Seeing the Model Rather then the World

I was reading Dani Rodrik’s thoughts on “the sorry state of macroeconomics” and it reminded me of something Greg Mankiw wrote back in February listing a series of propositions on which economists generally agree. One of the items on his list was that:

“Cash payments increase the welfare of recipients to a greater degree than do transfers-in-kind of equal cash value.”

Those of us who majored in philosophy will immediately recognize that this proposition is meaningless without some consensus on the issue of what “welfare” is. And there’s definitely not going to be consensus on that. But I believe the way consensus is generated on this point is by an agreement among economists to decide that “welfare” means “preference-satisfaction” so that giving money to a nicotine addict with a vitamin c deficiency would do more to increase his welfare than would giving him an orange. With the money, he can buy cigarettes and he wants a smoke! This is, perhaps, something that you believe to be a good way of characterizing the concept of “welfare” (perhaps you think toddlers should be allowed to play unsupervised near the edge of steep cliffs, who knows) but nothing here of interest is hinging on economics.
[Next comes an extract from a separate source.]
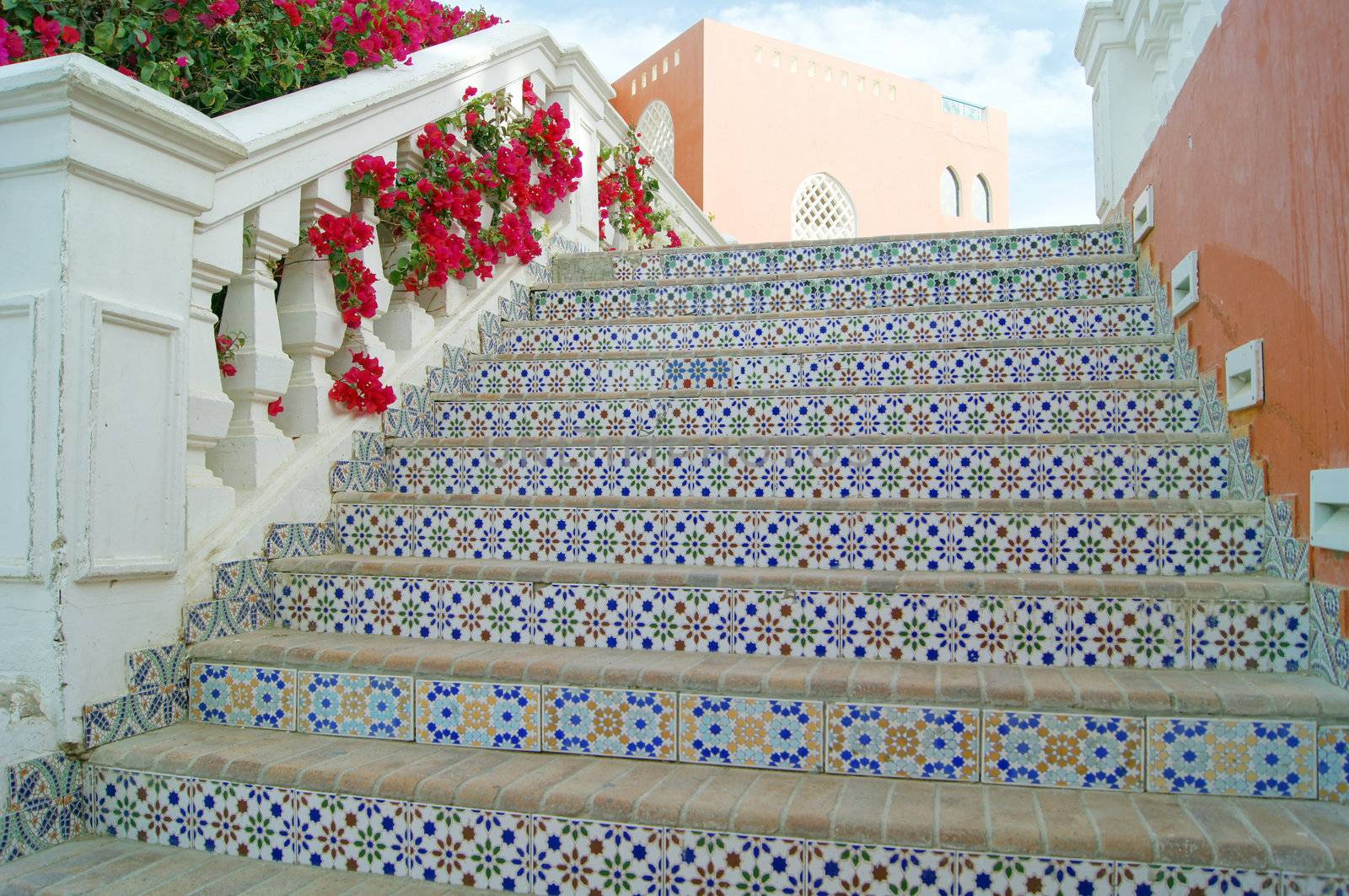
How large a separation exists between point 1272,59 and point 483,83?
8.83 ft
Once upon a time a woman who lived on my block and had an EBT Card suggested that she should buy some groceries for me and I should give her cash in exchange. There’s an interesting issue in economics to be studied about what the cash value of an EBT dollar is. That, in turn, could be useful in informing our decisions about in-kind versus cash aid. But the fact that the definition of welfare that’s best-suited to making rational agent models look clean leads by definition to the conclusion that cash benefits are superior it not a very interesting conclusion at all.


This has, I’ll grant you, only a tenuous relationship to Rodrick’s post. But I think it’s a point about a general issue with resolving problems that are too difficult (“what is the nature of human well-being?”) by first adopting a model that rules the problem out by brute force, and then reading the model back onto the world forgetting that you deliberately decided to leave out an important question in order to make the model work.